> TRECHO
= = =

O escritório Paoli Balbino & Balbino Advogados foi mantido. Nada estranho, como tem mostrado a reportagem do EM, uma vez que este é um dos integrantes do "clubinho" que divide 115 (70%) dos 166 processos falimentares mineiros dos últimos quatro anos, segundo levantamento da reportagem com dados do TJMG. A movimentação é de cerca de R$ 150 milhões no período e envolve processos como o da mineradora Samarco, a Coteminas, a 123 Milhas e o Cruzeiro Esporte Clube.


No caso da 123 Milhas, os dois administradores destituídos recorreram. O colegiado do TJMG então negou o recurso, por 2 votos a 1, em maio de 2024, e manteve os administradores judiciais selecionados pelo relator. Mas, no mesmo dia, o desembargador que teve o voto vencido, Moacir Lobato, solicitou uma nova votação, desta vez em câmara completa, composta por cinco desembargadores. Entre as justificativas estaria o grande interesse público do processo.


O pedido foi deferido pelo presidente da Câmara, Marcelo Rodrigues, e a votação ocorreu no final de julho de 2024. O resultado foi de 3 votos a 2 para que os administradores destituídos retornassem e reassumissem o processo de recuperação judicial, ao lado do escritório Paoli Balbino & Balbino Advogados. Outra polêmica surgiu porque Marcelo Rodrigues estava de licença devido ao falecimento de seu pai, mas mesmo assim participou da sessão e votou pela restituição dos administradores.

= = =

> TRECHO DA FONTE
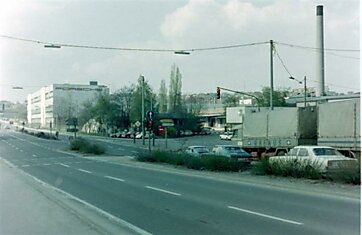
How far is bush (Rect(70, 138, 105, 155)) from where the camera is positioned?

= = =

> CONJUNTO DE EXERCÍCIOS
(1) Por favor, transcreva fielmente a passagem do trecho entre "O pedido foi" e "restituição dos administradores.", incluindo ambos.
(2) Segundo o trecho, quando ocorreu a votação em câmara completa sobre os administradores da 123 Milhas?
As linhas não são necessárias para resolver as tarefas.

> RESPOSTAS EM ORDEM
(1)
O pedido foi deferido pelo presidente da Câmara, Marcelo Rodrigues, e a votação ocorreu no final de julho de 2024. O resultado foi de 3 votos a 2 para que os administradores destituídos retornassem e reassumissem o processo de recuperação judicial, ao lado do escritório Paoli Balbino & Balbino Advogados. Outra polêmica surgiu porque Marcelo Rodrigues estava de licença devido ao falecimento de seu pai, mas mesmo assim participou da sessão e votou pela restituição dos administradores.

(2) No final de julho de 2024.